Comment 8 Ulrich Drepper 2015-04-13 15:03:12 UTC
(In reply to David Malcolm from comment #5)
> Does this fix the symptoms you're seeing?

Sorry for the delay, I'm terribly behind.

I just tried it and I don't see any improvement.  This is on Fedora 21 with a mainline gcc.  By the call to the loaded function is made the entire directory the jit uses is gone.  This is before the call to gcc_jit_results_release.  Since I don't have a fixed gdb (or more correct: BFD) I still see the gdb crash.

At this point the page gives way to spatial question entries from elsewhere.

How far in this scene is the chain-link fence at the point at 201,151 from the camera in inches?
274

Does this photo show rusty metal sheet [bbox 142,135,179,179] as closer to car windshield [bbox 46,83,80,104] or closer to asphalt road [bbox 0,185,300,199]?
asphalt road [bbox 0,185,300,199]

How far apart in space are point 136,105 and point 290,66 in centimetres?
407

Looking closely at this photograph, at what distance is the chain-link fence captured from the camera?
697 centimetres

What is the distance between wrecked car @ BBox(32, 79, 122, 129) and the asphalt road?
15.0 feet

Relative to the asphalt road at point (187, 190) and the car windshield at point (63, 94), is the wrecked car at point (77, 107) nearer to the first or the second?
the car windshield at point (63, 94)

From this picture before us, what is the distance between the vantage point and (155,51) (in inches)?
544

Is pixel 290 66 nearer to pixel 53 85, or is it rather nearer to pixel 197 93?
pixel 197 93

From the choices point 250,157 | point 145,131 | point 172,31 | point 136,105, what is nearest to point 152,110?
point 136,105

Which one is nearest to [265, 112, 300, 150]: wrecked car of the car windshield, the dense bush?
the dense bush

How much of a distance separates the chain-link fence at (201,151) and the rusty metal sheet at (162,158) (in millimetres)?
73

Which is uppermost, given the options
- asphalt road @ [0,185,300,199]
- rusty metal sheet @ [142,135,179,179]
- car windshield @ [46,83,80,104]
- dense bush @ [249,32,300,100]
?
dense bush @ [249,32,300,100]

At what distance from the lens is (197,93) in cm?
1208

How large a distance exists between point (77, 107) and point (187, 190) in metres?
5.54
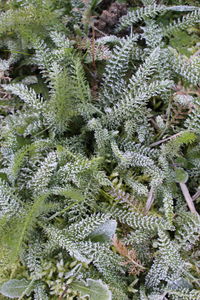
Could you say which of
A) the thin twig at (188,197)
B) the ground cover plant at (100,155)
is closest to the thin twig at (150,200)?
the ground cover plant at (100,155)

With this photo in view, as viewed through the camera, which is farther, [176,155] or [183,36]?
[183,36]

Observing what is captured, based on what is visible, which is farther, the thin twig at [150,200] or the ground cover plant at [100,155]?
the thin twig at [150,200]

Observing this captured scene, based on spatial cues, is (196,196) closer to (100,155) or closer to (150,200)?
(150,200)

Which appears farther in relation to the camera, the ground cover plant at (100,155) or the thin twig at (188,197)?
the thin twig at (188,197)

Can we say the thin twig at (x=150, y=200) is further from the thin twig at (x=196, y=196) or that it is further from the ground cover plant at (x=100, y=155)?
the thin twig at (x=196, y=196)

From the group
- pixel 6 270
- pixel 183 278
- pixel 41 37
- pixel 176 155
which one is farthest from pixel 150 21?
pixel 6 270

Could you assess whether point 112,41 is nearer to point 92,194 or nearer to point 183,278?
point 92,194

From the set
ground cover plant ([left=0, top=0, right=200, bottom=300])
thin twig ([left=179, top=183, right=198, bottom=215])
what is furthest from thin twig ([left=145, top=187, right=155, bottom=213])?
thin twig ([left=179, top=183, right=198, bottom=215])

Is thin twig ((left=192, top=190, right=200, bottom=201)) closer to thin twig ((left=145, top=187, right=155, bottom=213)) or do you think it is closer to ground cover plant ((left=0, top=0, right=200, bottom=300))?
ground cover plant ((left=0, top=0, right=200, bottom=300))
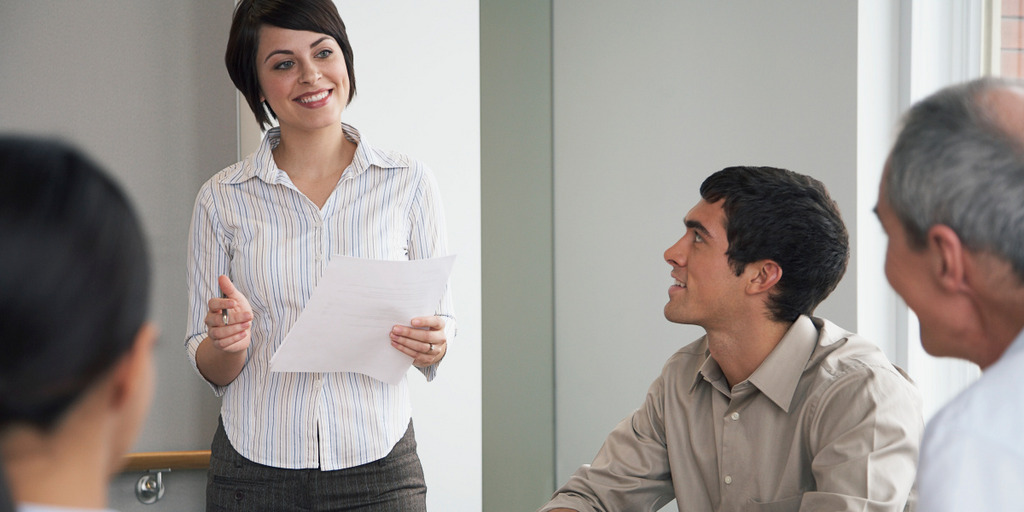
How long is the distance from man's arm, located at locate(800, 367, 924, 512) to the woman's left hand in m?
0.71

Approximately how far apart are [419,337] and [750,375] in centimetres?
64

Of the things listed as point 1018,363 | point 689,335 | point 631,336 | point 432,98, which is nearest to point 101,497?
point 1018,363

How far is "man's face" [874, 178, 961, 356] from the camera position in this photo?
1.03 metres

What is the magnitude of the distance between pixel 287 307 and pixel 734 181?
93cm

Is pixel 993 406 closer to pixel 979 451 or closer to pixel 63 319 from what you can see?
pixel 979 451

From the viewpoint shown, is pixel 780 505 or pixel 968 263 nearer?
pixel 968 263

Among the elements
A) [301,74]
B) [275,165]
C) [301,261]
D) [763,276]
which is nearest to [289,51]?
[301,74]

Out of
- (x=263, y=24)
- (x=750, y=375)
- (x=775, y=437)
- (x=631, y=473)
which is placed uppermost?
(x=263, y=24)

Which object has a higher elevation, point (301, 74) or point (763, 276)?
point (301, 74)

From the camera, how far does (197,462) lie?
271 cm

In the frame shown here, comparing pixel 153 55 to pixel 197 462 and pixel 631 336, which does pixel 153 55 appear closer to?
pixel 197 462

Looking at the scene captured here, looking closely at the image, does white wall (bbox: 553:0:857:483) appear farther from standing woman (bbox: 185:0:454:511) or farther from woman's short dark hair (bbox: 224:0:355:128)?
woman's short dark hair (bbox: 224:0:355:128)

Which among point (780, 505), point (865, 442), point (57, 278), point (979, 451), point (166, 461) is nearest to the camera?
point (57, 278)

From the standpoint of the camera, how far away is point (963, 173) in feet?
3.14
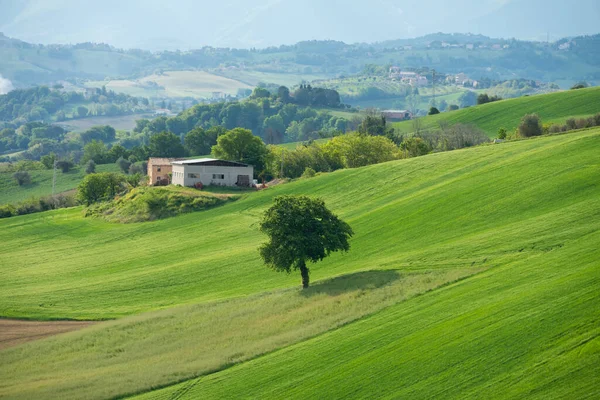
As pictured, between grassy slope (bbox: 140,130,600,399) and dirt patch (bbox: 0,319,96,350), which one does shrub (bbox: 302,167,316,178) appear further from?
grassy slope (bbox: 140,130,600,399)

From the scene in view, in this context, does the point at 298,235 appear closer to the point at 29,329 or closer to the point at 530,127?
the point at 29,329

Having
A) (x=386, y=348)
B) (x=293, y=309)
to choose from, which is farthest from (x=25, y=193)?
(x=386, y=348)

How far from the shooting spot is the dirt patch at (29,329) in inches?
2077

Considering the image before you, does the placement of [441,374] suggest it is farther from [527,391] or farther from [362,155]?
[362,155]

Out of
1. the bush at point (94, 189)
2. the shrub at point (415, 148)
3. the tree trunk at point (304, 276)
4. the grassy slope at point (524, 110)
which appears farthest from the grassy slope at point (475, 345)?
the grassy slope at point (524, 110)

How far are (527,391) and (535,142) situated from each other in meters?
59.5

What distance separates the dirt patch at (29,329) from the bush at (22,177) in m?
95.0

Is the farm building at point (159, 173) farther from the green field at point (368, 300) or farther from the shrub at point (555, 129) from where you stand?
the shrub at point (555, 129)

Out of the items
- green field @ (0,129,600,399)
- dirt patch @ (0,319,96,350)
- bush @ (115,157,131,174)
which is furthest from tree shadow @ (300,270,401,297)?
bush @ (115,157,131,174)

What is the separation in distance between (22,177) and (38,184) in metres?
3.32

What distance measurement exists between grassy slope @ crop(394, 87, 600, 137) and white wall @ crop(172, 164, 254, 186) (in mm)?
Result: 54871

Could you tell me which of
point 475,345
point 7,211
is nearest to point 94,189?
point 7,211

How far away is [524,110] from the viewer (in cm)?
15488

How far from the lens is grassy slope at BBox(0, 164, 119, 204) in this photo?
457 feet
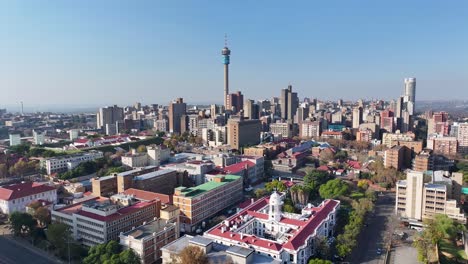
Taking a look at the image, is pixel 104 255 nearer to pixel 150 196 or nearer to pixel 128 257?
pixel 128 257

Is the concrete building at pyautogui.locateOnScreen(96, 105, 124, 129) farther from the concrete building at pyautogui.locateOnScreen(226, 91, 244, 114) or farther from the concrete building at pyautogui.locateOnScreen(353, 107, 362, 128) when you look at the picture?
the concrete building at pyautogui.locateOnScreen(353, 107, 362, 128)

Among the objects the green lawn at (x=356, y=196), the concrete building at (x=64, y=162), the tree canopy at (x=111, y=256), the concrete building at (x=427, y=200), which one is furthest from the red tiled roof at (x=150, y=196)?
the concrete building at (x=427, y=200)

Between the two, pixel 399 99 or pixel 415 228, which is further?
pixel 399 99

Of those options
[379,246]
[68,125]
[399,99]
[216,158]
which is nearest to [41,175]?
[216,158]

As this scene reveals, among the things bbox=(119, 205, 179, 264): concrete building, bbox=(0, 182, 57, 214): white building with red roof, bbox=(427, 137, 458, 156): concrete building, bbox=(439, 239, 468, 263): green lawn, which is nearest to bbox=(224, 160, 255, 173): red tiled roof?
bbox=(119, 205, 179, 264): concrete building

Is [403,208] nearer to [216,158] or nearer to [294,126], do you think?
[216,158]

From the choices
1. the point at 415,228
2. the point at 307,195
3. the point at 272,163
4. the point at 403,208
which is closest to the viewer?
the point at 415,228

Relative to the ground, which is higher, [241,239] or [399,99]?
[399,99]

I haven't looked at the logic of your patch.  From my perspective the right solution is still to enable, on request, to delay removing all the files until the call to gcc_jit_result_release.  There is already this interface available, let's use it for one more thing.  For production runs we probably want the current behavior.

I don't think you need any code to reproduce, I see the problem with a trivial hello world like the one below.  Just put a breakpoint on line 55 (the call to some_fn) and step into the function.  I immediately get

Can't read data for section '.eh_frame' in file '/tmp/libgccjit-a07Nh7/fake.so'

and upon issuing p $pc gdb will crash (gdb 7.8.2-38.fc21).
Comment 9 Ulrich Drepper 2015-04-13 18:02:21 UTC
Created attachment 35307 [details]
Little hello world

Probably copied from the documentation, nothing special.
Comment 10 David Malcolm 2015-04-13 18:42:22 UTC
(In reply to drepper.fsp+rhbz@gmail.com from comment #9)
> Created attachment 35307 [details]
> Little hello world
> 
> Probably copied from the documentation, nothing special.

You need to set GCC_JIT_BOOL_OPTION_DEBUGINFO on the context for the generated code to be debuggable:
https://gcc.gnu.org/onlinedocs/jit/topics/contexts.html#GCC_JIT_BOOL_OPTION_DEBUGINFO

You need something
  ctxt.set_bool_option (GCC_JIT_BOOL_OPTION_DEBUGINFO, 1);

This leads to:
  (1) adding -g to the command-line options of the notional compile, so that fake.so includes DWARF data
  (2) delaying cleanup of fake.so until after the gcc_jit_result is released
Comment 11 David Malcolm 2015-04-13 18:42:53 UTC
(In reply to David Malcolm from comment #10)
> You need something
"something like", I meant to say
Comment 12 Ulrich Drepper 2015-04-13 19:56:39 UTC
(In reply to David Malcolm from comment #11)
> (In reply to David Malcolm from comment #10)
> > You need something
> "something like", I meant to say

Sorry, David, I missed that.  At least nothing crashes with this extension.